To start off, I am creating a table schema in Power BI with the use of R to wrangle all of my data.
Here is a simple example of my issue. I have a table with ID numbers and several demographics related to each ID. In this case, you'll see 3 demographics related to each ID with a true/false for each demographic (in my work situation, I actually have 95 demographics).
ID | Female | Veteran | Government |
---|---|---|---|
1 | TRUE | FALSE | FALSE |
2 | FALSE | FALSE | TRUE |
3 | TRUE | TRUE | TRUE |
4 | FALSE | FALSE | FALSE |
So, let this be the fact table. A dimension table would look something like this:
Demographic | Key |
---|---|
Female | 10 |
Veteran | 11 |
Government | 12 |
I need to create a relationship between these two tables. I'll be using Power BI, so I can only use one direct relationship. The main purpose is to be able to create visualizations that will filter down on a user's selection. For example, if the user is interested in how many ID's are female and veteran, the graph would only show ID #3.
As is, the dimension table will not work because there are no keys in the fact table to connect the two. For it to work properly, I would need one, and only one, column in the fact table with a key that connects to the dimension table. That would look like this:
ID | Female | Veteran | Government | Key |
---|---|---|---|---|
1 | TRUE | FALSE | FALSE | 10 |
2 | FALSE | FALSE | TRUE | 12 |
3 | TRUE | TRUE | TRUE | 10, 11, 12 |
4 | FALSE | FALSE | FALSE |
This doesn't work because Power BI won't "search" for a key within the "Key" column. It can only have one key per row, not a set of keys, as far as I'm aware. I could potentially make keys that would be the combination of demographics. So, for ID #3, the key would be "10_11_12" and then have that exact key within the dimension table, too. But, as mentioned above, I have 95 demographic columns and that's a right massive mess.
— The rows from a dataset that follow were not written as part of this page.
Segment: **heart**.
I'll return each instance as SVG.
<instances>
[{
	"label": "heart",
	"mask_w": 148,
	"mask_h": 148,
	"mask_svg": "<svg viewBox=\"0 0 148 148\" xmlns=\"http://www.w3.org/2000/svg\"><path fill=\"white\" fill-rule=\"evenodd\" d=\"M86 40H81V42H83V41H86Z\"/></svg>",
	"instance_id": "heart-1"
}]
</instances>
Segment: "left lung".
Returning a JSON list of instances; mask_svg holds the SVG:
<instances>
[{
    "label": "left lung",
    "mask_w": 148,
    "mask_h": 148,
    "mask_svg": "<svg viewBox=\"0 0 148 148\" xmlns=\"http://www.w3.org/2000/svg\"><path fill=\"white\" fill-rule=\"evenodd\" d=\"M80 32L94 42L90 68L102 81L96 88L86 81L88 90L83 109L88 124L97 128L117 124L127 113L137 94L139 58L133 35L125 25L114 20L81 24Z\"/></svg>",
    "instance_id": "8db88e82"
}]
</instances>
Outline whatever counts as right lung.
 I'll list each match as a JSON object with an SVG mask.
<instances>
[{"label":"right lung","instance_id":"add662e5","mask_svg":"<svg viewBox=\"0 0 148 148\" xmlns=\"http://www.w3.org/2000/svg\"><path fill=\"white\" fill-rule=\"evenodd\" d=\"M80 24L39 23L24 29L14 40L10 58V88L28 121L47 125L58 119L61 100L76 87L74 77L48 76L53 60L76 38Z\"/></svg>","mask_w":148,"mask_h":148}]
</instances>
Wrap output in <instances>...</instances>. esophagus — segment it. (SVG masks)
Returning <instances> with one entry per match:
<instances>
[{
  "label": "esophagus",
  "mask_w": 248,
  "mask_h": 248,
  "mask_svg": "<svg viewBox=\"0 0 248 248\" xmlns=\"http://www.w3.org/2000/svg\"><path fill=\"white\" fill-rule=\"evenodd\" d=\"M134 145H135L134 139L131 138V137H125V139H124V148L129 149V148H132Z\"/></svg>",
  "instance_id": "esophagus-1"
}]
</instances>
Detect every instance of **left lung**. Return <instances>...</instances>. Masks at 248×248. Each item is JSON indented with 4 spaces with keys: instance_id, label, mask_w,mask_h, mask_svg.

I have also tried to make the initial fact table above long instead of wide:
ID | Demographic | Value | Key |
---|---|---|---|
1 | Female | True | 10 |
1 | Veteran | False | 11 |
1 | Government | False | 12 |
2 | Female | False | 10 |
2 | Veteran | False | 11 |
2 | Government | True | 12 |
3 | Female | True | 10 |
3 | Veteran | True | 11 |
3 | Government | True | 12 |
4 | Female | False | 10 |
4 | Veteran | False | 11 |
4 | Government | False | 12 |
However, Power BI will only aggregate the data. That is, for our example of female and veteran, the graph will show any ID that is female as well as any ID that is veteran. So, the result would show ID's #1 and #3, but it should only show #3 (I need female and veteran not female or veteran).
Any ideas of how to get a dimension table and fact table to work well together for my situation?
CodePudding user response:
If this is your Fact Table
(ID,Female, Veteran, Government)
Your dimensions would be
DimFemale, DimVeteran, DimGovernment, etc. Each Dimension would have two rows and probably only a single column. So you typically just don't use dimension tables when the you don't have any data other than the dimension key.
CodePudding user response:
You only need the first table, no need to complicate.
If the user wants to know the number of ID's that are female and veteran, you would have a slicer/filter for female and veteran and the results would be filtered accordingly.